-- Provided information follows --

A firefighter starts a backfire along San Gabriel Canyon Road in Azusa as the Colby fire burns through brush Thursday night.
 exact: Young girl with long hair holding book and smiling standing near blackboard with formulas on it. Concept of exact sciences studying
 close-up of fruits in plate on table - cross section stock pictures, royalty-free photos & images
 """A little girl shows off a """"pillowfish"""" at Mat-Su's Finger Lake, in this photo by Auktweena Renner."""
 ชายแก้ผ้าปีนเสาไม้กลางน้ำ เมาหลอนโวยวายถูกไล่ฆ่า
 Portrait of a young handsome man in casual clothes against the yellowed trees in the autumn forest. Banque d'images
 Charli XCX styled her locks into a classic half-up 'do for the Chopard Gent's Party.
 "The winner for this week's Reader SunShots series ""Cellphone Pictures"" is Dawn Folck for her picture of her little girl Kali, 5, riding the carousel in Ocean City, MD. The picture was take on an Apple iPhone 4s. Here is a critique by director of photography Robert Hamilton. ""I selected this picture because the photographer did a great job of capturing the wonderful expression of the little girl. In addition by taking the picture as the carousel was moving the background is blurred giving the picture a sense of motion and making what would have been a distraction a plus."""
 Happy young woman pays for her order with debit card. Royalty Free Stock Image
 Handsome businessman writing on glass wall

-- Provided information concluded --

## [Work instruction]
A copy of each line in the data above that holds the string "with" is needed.

## [Answer to the problem]
 exact: Young girl with long hair holding book and smiling standing near blackboard with formulas on it. Concept of exact sciences studying
 Happy young woman pays for her order with debit card. Royalty Free Stock Image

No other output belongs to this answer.